They have my e-mail address, my calendar, my documents, my spreadsheets, my bookmarks, my address (Google maps), pictures of my house (Google streetview), my list of friends (Orkut), my blog (Blogger), my pictures (Picasa), my videos (Youtube), my website (Googlepages), my mailing lists (Google groups), my sales history (Google checkout), my local files (Google desktop), my medical records (Google Health), my Cell number (Google SMS), my chat history (Google talk), my RSS feeds list (Google news reader), my open source project collaboration (Google code), my notes (Google notebook)
They own the database, they could sell or outsource every bit of it to third parties at will.
If they let an untrusted party access to their DB, privacy is severely compromised for users of their services.
"Their greatest coup to date was preventing Google from rescuing Yahoo."
Poor Google. Selflessly throwing a lifeline to troubled Yahoo without a thought for their own safety or position. And do people thank them for it? Noooo. You'd think they were doing it for their own benefit.
I see no sense in mistrusting one large organization that keeps your virtual goods, while trusting another organization with your material wealth. If you mistrust Google, shouldn't you keep all your money under the mattress or buried in the garden?
i must be dreaming...
it would have taken a few years to integrate everything of worth of yahoo into google, let yahoo inc by services fron the mother, and then split of the rest of yahoo.... In the end a only the domain name would have been left.
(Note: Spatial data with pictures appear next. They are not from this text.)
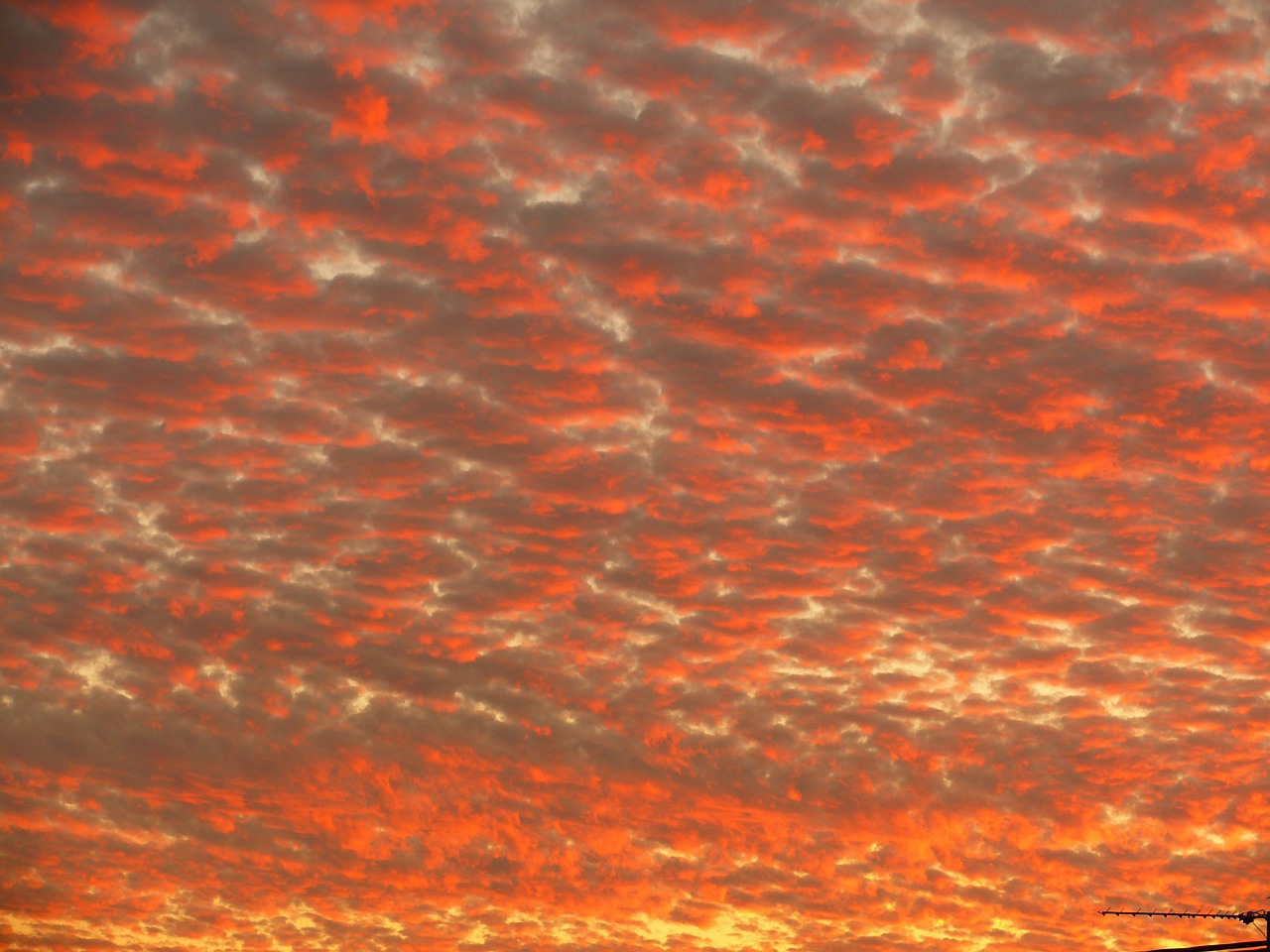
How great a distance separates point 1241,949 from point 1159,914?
6.36 metres

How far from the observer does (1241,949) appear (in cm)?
5216

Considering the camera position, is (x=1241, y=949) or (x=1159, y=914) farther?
(x=1159, y=914)

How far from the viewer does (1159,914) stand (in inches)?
2295
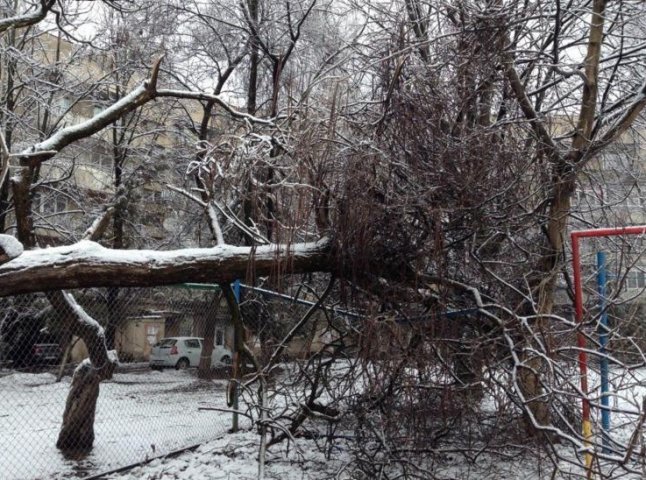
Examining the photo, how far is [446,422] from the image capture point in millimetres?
5043

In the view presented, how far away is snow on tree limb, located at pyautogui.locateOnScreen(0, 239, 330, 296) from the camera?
4.45 m

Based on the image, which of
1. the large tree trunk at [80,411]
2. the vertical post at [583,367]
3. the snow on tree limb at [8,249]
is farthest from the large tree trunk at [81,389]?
the vertical post at [583,367]

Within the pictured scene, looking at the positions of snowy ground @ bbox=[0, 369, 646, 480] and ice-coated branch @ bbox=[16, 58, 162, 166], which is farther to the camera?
ice-coated branch @ bbox=[16, 58, 162, 166]

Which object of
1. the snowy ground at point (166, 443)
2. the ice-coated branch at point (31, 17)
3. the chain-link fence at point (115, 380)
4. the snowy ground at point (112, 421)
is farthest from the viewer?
the ice-coated branch at point (31, 17)

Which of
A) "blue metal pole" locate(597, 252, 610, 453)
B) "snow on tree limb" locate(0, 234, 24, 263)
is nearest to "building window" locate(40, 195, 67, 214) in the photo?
"snow on tree limb" locate(0, 234, 24, 263)

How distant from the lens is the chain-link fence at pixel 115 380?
5992 millimetres

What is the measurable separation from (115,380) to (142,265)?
2629mm

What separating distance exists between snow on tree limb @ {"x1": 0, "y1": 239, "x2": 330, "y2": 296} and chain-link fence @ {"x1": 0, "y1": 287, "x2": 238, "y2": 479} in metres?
1.28

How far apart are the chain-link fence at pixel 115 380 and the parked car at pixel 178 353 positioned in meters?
0.01

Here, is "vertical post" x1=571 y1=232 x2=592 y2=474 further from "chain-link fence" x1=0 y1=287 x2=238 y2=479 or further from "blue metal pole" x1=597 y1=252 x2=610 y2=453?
"chain-link fence" x1=0 y1=287 x2=238 y2=479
Whether or not Microsoft or anyone else is trying to "kill Google" doesn't change whether or not Google is trampling on privacy.
I for one don't trust ANY company to do anything except look out for its own interests.
The idea that Microsoft is bad, therefore Google is good is silly. They are both large corporations. Both want to find ways to get you to send them your money. Heck, I would love to find a way to convince you to send me your money. I find it disturbing that so many people seem to trust Google to the extent they seem to trust them.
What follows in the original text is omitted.